• _ACTIVITY_
Can you retype the whole passage about buzzcut art below, word for word?

• _EXTRACT_
-----

Instagram/@madebyjackiebieber

LA hair stylist Jackie Bieber specialises in “buzzcut art”, says Dazed: wacky designs cut and dyed onto shaved heads. Her kaleidoscopic creations include hairdos featuring: the Mona Lisa; Moo Deng, a pygmy hippo from Thailand who became an internet sensation last year; a colourful butterfly; a Halloween-worthy look featuring some forbidding spiders; a cartoon kitten wearing a bow around its neck; the rapper Snoop Dogg; a multi-coloured mullet topped with blue stars; and an intricately snipped design featuring two rats whose tails intertwine to form a love heart. See more here.

-----

• _LISTED ENTRIES_

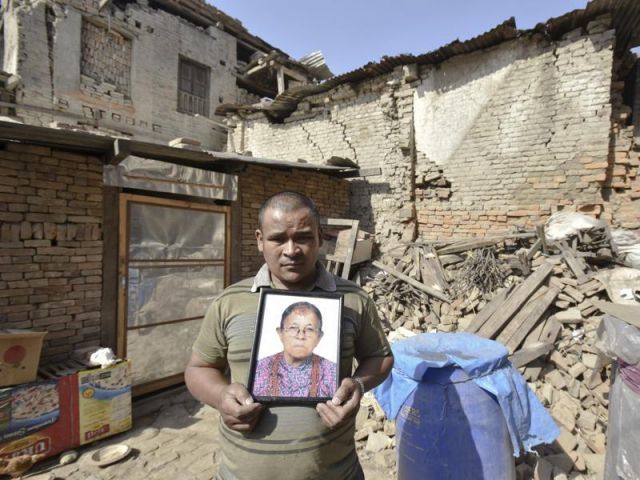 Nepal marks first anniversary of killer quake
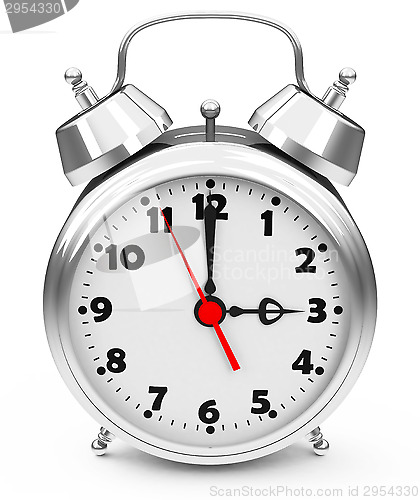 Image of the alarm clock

-----

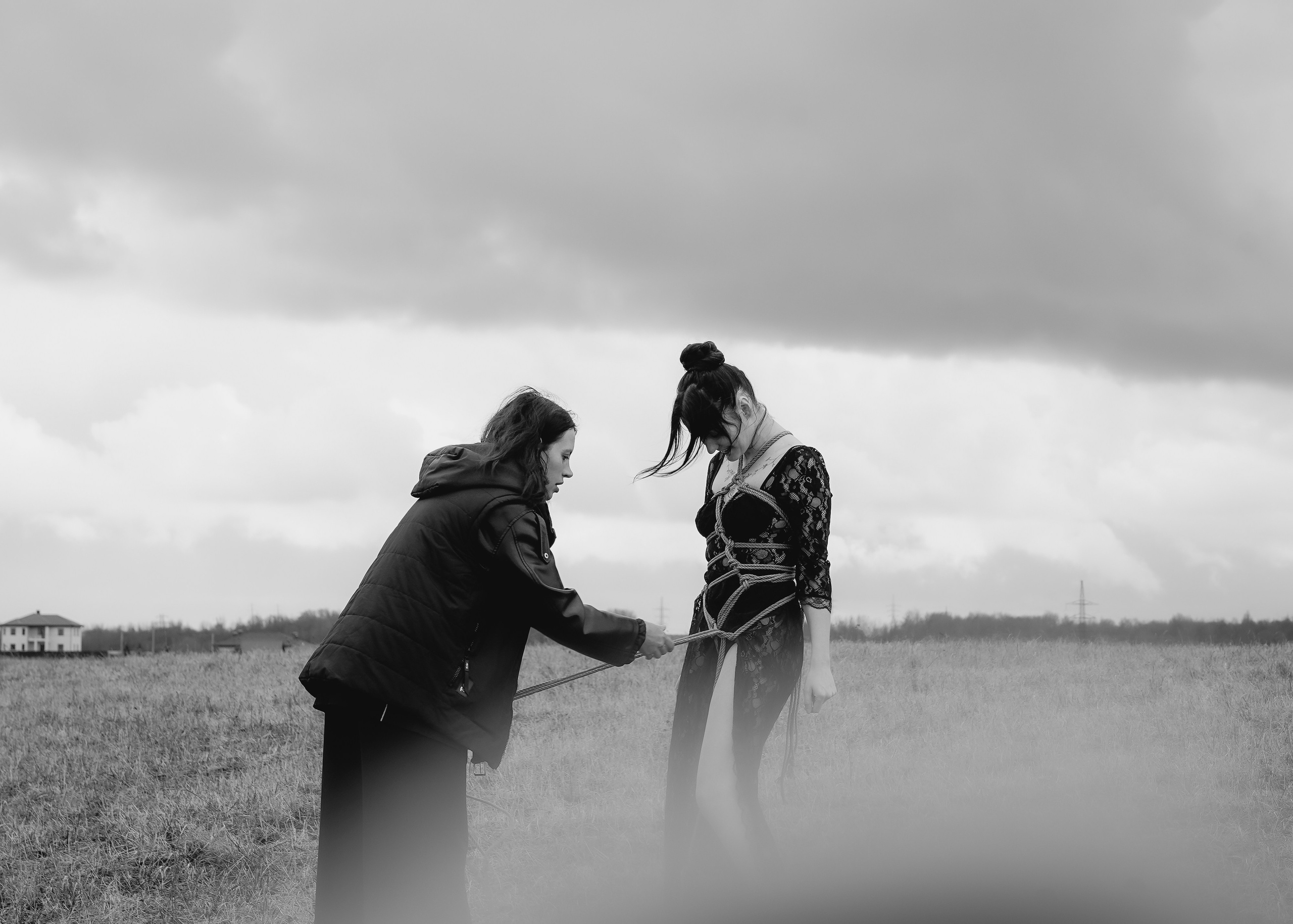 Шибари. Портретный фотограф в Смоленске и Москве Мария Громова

-----

• _ANSWER SPACE_
Instagram/@madebyjackiebieber

LA hair stylist Jackie Bieber specialises in “buzzcut art”, says Dazed: wacky designs cut and dyed onto shaved heads. Her kaleidoscopic creations include hairdos featuring: the Mona Lisa; Moo Deng, a pygmy hippo from Thailand who became an internet sensation last year; a colourful butterfly; a Halloween-worthy look featuring some forbidding spiders; a cartoon kitten wearing a bow around its neck; the rapper Snoop Dogg; a multi-coloured mullet topped with blue stars; and an intricately snipped design featuring two rats whose tails intertwine to form a love heart. See more here.